Analysing UC President tweets
This problem is solved in Python It is also solved in Java and Python Mapreduce approach(For Mapreduce see TwitterAnalysis_Mapreduce-)
Problewm Statement and approach is explained in PrezAnalysis.docx file
What hour of the day does @PrezOno’s tweet the most on average, using every day we have twitter data? Include a plot of the expected number of tweets for each hour of the day, for those he did tweet. For example if Ono tweeted once every day at 12:30PM, his expected number of tweets between 12 and 1 would be 1. If he alternates between 2 and 3 tweets per day, his average would be 2.5.
What day of the week does @PrezOno tweet the most on average? Use the same example as in #1 but for days of the week.

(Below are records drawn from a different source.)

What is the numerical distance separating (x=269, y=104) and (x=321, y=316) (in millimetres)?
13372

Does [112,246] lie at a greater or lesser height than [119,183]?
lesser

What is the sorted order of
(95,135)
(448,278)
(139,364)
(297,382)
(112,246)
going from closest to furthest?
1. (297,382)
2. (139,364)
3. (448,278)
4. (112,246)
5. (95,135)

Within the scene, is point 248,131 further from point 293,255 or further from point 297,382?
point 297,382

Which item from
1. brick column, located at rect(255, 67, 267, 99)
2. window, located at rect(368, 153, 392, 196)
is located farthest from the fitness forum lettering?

###Aim: ####Generate an output file using spark that has PrezOno tweet per hour. Use data from this output file to plot average tweets of Prezono per hour.
Approach:
• Created a RDD by reading input tweets files from HDFS.

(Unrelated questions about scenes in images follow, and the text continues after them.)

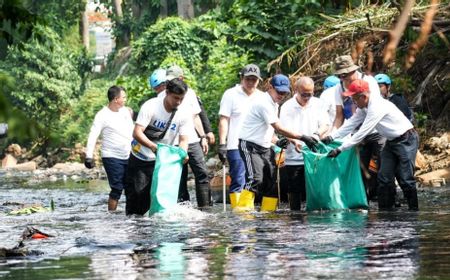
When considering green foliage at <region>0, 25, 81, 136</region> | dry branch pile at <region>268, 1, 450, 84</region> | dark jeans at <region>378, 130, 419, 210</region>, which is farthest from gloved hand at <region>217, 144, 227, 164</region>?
green foliage at <region>0, 25, 81, 136</region>

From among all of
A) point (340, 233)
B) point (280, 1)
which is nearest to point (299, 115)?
point (340, 233)

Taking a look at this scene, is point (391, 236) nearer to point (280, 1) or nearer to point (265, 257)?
point (265, 257)

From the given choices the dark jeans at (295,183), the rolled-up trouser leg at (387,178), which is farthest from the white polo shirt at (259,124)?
the rolled-up trouser leg at (387,178)

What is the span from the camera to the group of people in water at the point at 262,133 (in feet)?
44.0

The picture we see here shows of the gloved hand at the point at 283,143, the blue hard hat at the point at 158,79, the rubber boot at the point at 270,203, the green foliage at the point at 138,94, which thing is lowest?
the rubber boot at the point at 270,203

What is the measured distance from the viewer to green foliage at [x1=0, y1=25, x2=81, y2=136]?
4700 centimetres

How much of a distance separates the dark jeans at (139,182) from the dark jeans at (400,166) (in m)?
2.55

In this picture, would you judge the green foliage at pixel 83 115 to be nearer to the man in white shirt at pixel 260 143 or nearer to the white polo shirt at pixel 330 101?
the white polo shirt at pixel 330 101

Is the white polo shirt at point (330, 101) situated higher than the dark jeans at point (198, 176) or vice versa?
the white polo shirt at point (330, 101)

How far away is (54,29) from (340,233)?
149ft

• User defined function is passed in to this RDD. This function detects PrezOno tweets And creates another RDD containing date and time he tweeted.(This is done bt using flatmap
• Then count the total number of Days by storing days alone into separate RDD. Total tweets of PrezOno per hour is counted by creating another RDD by using reduceByKey.
• Finally average tweets per hour is calculated by dividing total tweets per hour with number of days. This is stored in separate RDD. This RDD is written into output file
Plot for output data: At 5PM (17:00) on average there are more number of tweets.